The three toughened girls—one had shaved her head—watched the video endlessly. It stars Queen Latifah, Jada Pinkett, Vivica Fox, and Kimberly Elise as members of a black, four-girl robbery team in Los Angeles. They're poor, smoke a little dope, work as janitors, and feel wronged by society and murderous LA cops. Rash and vengeful, they resort to armed robbery. "Ain't nobody gonna get hurt, that's why this is the perfect crime. . . . " says Frankie, Fox's character. "We just takin' away from the system, it's fucking us all anyway." As upbeat music roars, they take over banks, waving guns, counting down the seconds, stuffing cash in garbage bags, making a clean getaway, celebrating: "$12,000 in 60 seconds!"

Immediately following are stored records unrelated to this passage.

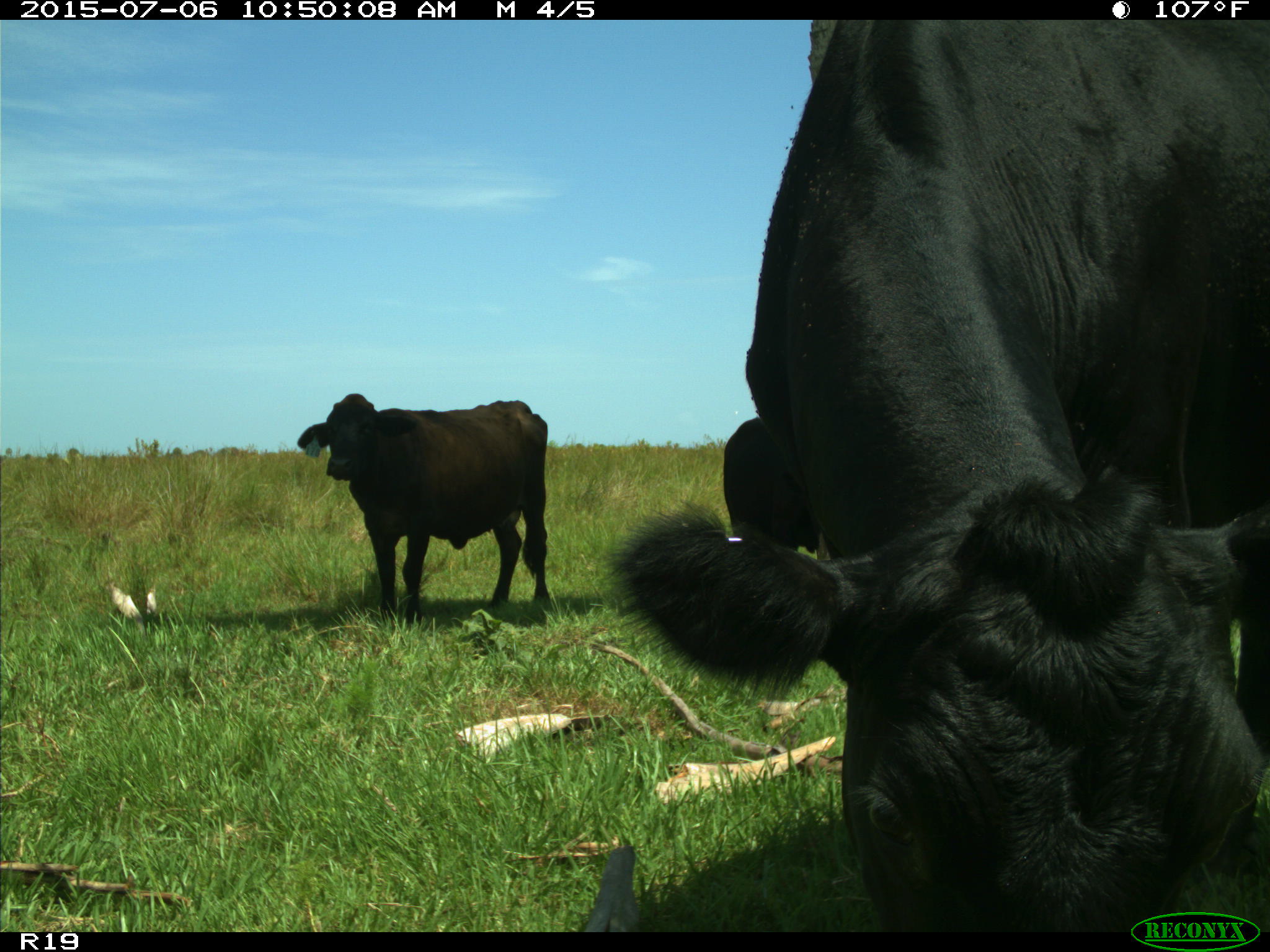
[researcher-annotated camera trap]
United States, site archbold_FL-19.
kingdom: Animalia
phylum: Chordata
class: Mammalia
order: Artiodactyla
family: Bovidae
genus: Bos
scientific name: Bos taurus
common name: domestic cow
Bos taurus (domestic cow).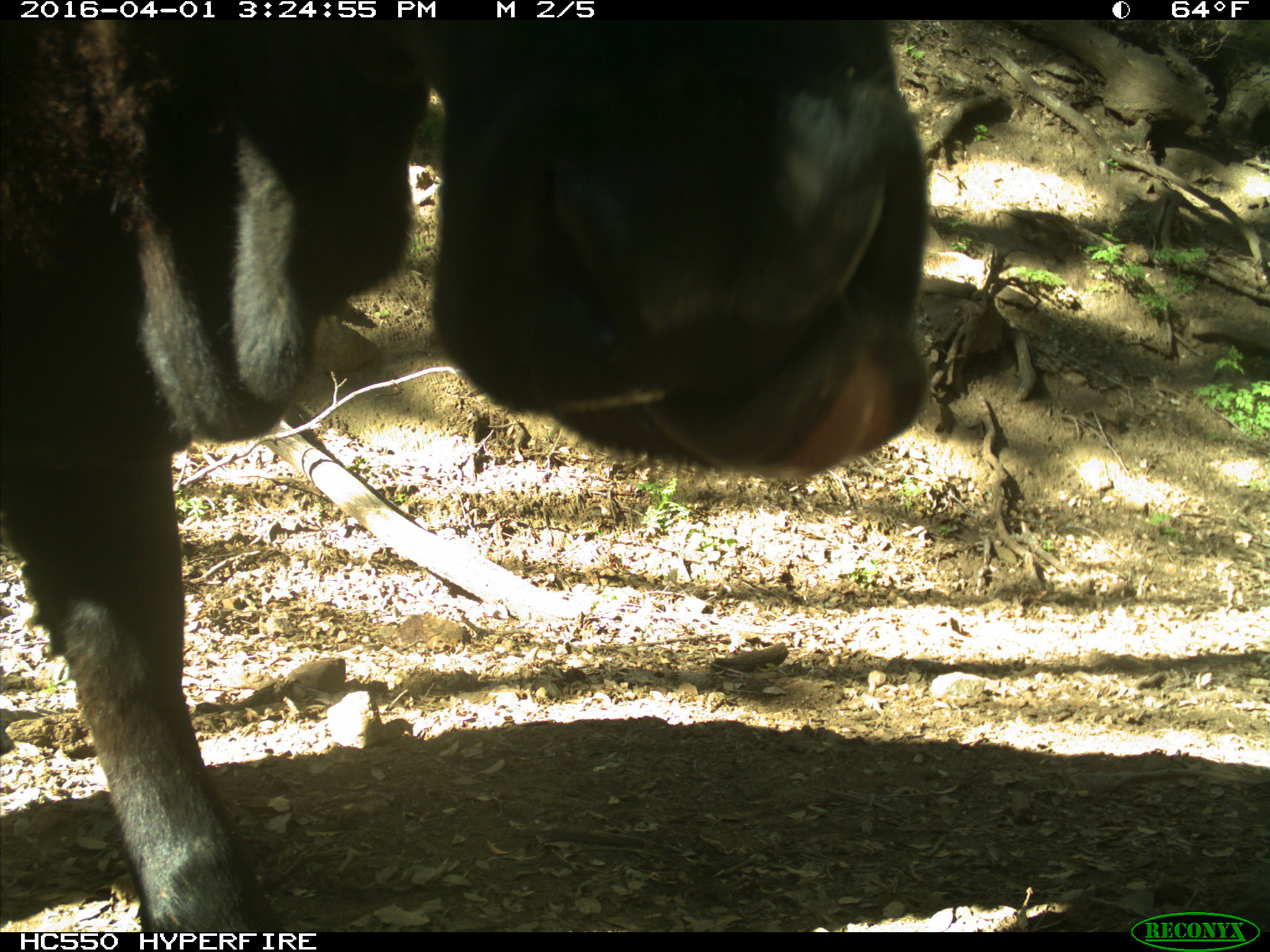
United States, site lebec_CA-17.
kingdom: Animalia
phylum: Chordata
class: Mammalia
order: Artiodactyla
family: Bovidae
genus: Bos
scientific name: Bos taurus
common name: domestic cow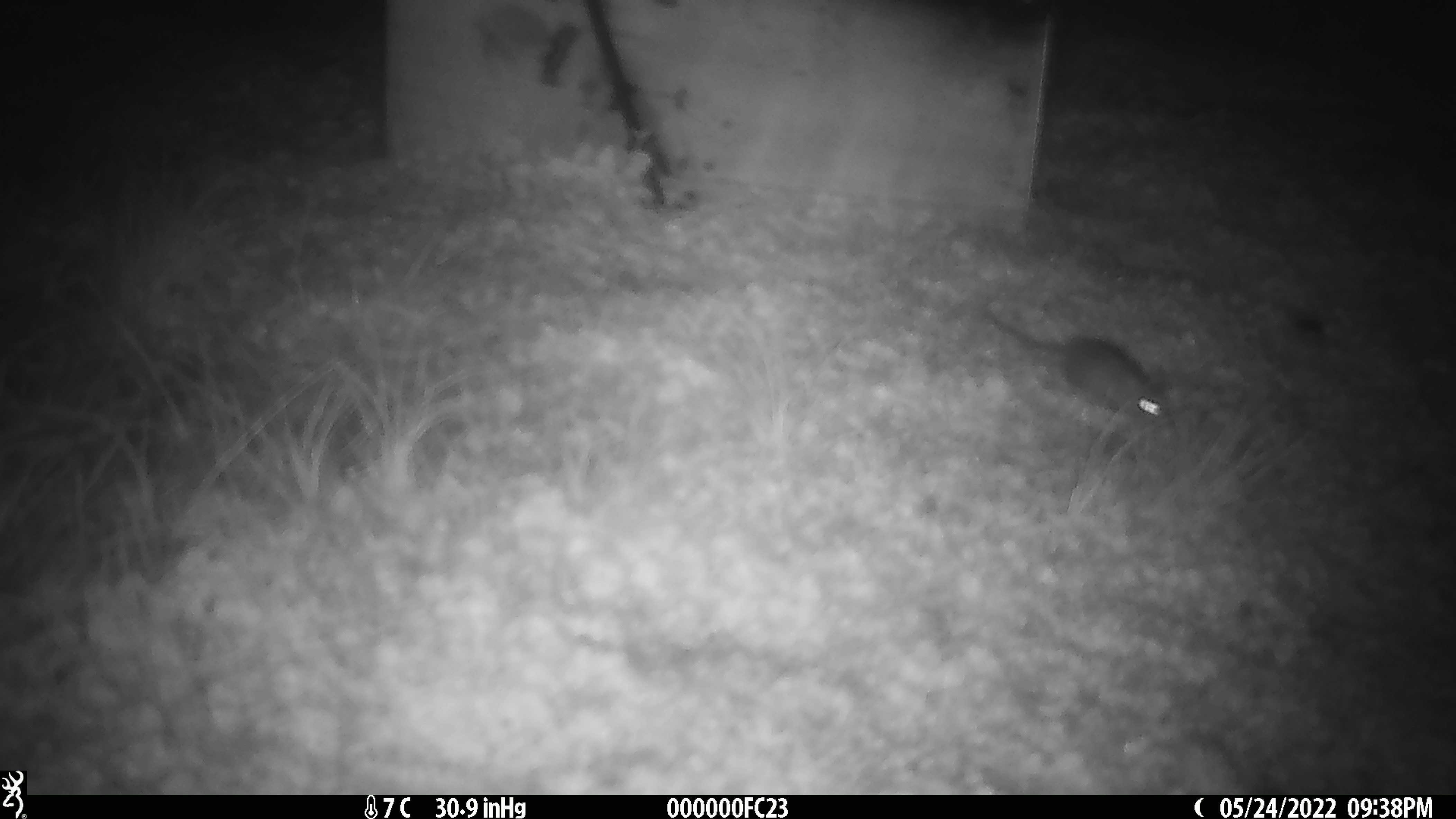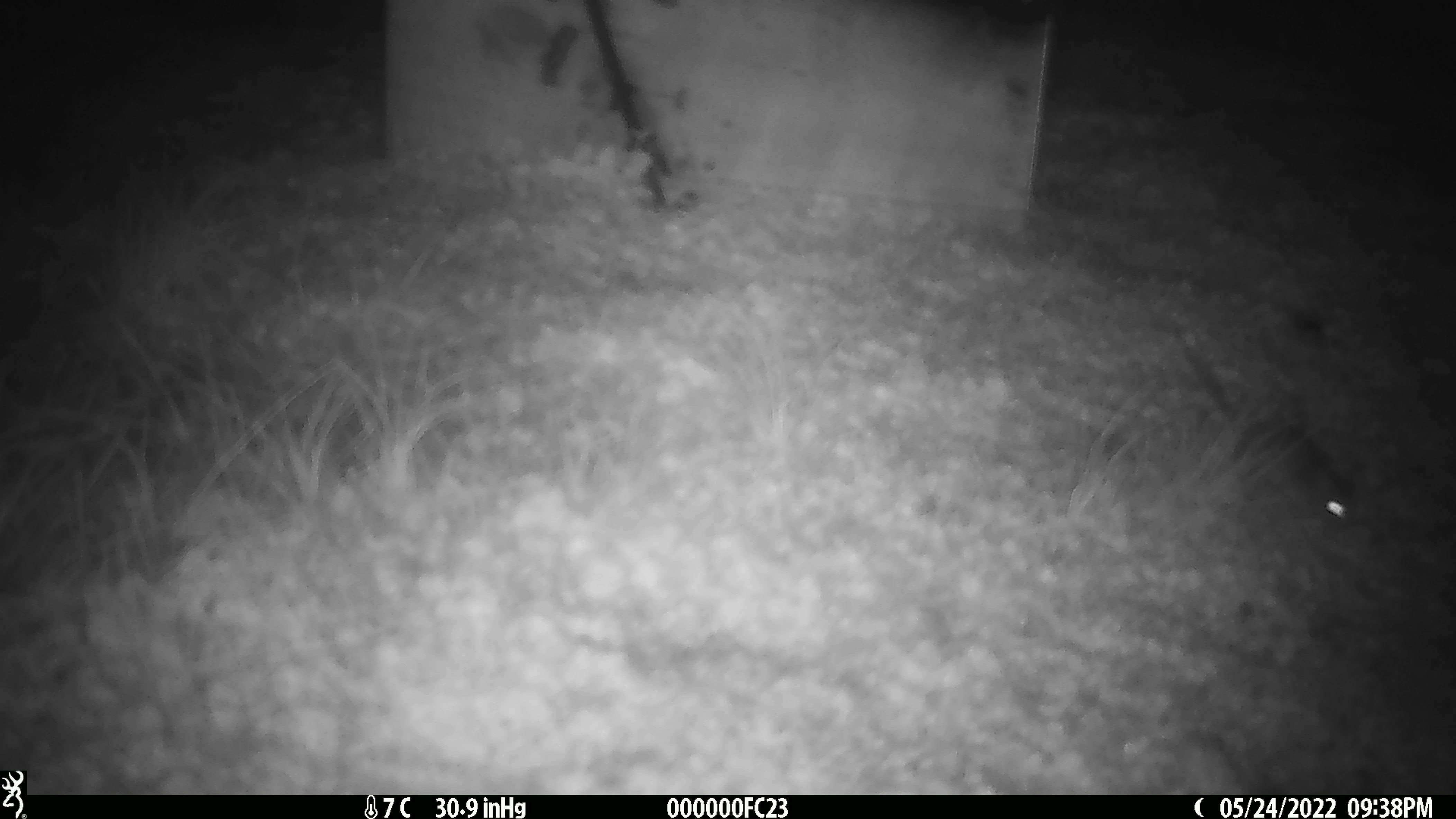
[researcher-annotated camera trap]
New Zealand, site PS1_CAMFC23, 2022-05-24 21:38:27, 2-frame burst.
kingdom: Animalia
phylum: Chordata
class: Mammalia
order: Rodentia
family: Muridae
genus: Mus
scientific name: Mus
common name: mouse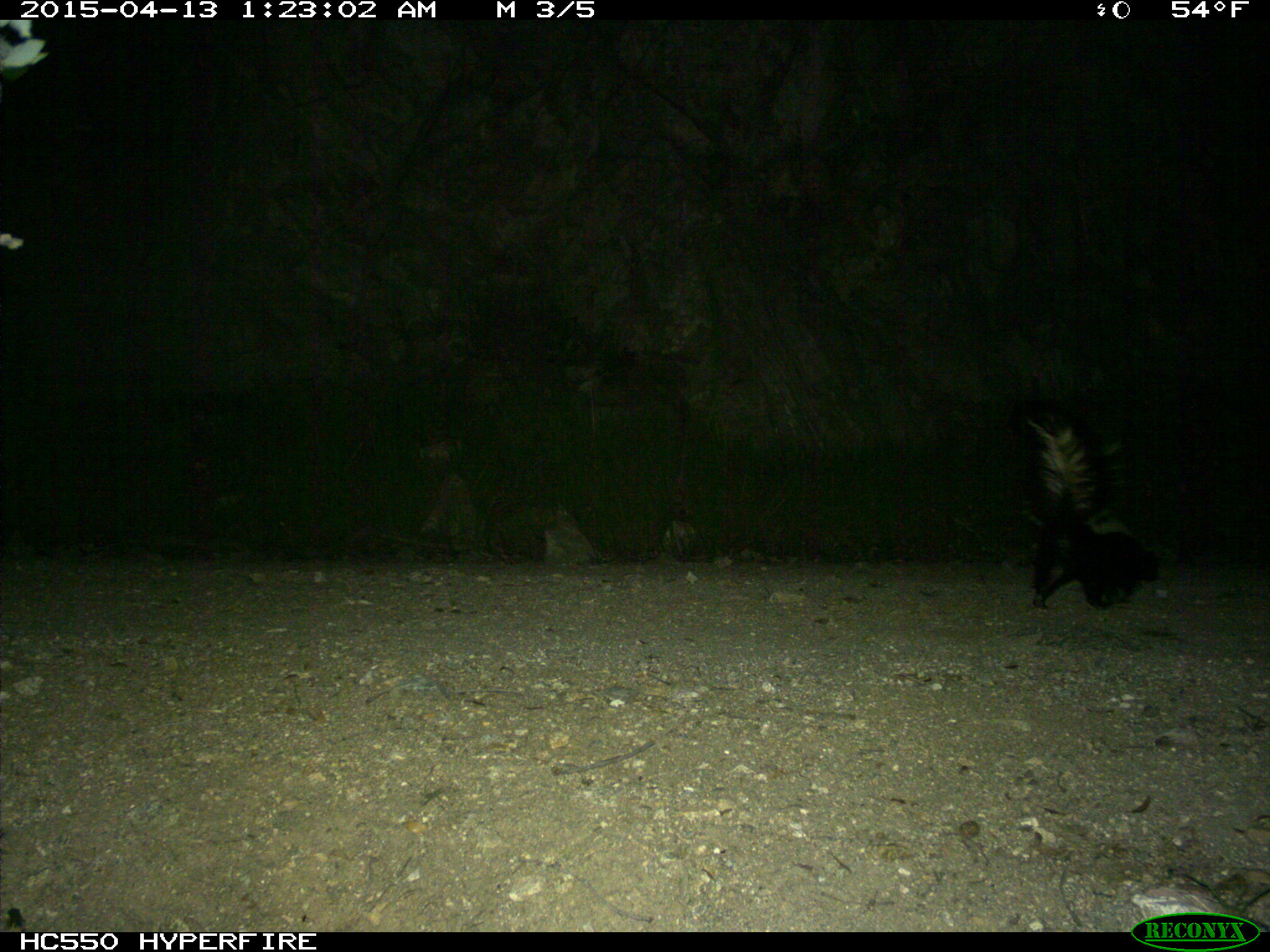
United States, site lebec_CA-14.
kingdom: Animalia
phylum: Chordata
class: Mammalia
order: Carnivora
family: Mephitidae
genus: Mephitis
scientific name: Mephitis mephitis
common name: striped skunk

It was exciting and fun. The destitute, angry, younger white girls on East First could have seen themselves in Takashi Bufford's story despite its ultimate cautionary message that crime is no solution. But maybe Mom got them past that bromide. The girls would later say that after some screenings, Mom would give them a quiz: What did Cleo do wrong there? She took her eyes off the customers! Missteps like that could spoil a good Friday field trip.
Also rising anxiously that morning was Amber Wood, 20, who had moved in a month earlier. Her parents owned the headstone engraving company just down the street, but they'd had a falling out with Amber after she tried to pass a check forged from their business. It wasn't her first: She was arrested five times in 1997 for bad checks, forgery, and theft. A chunky young woman—5-8, 180, about the size of, say, Queen Latifah—with tattoos on her back, ankles, and hands, Amber was on parole for the bad check but wasn't making progress. She'd just been fired from her fish-packing job in Westport, and her parole officer in Montesano was upset. He was planning to issue an arrest warrant in the next few days to send her back to jail.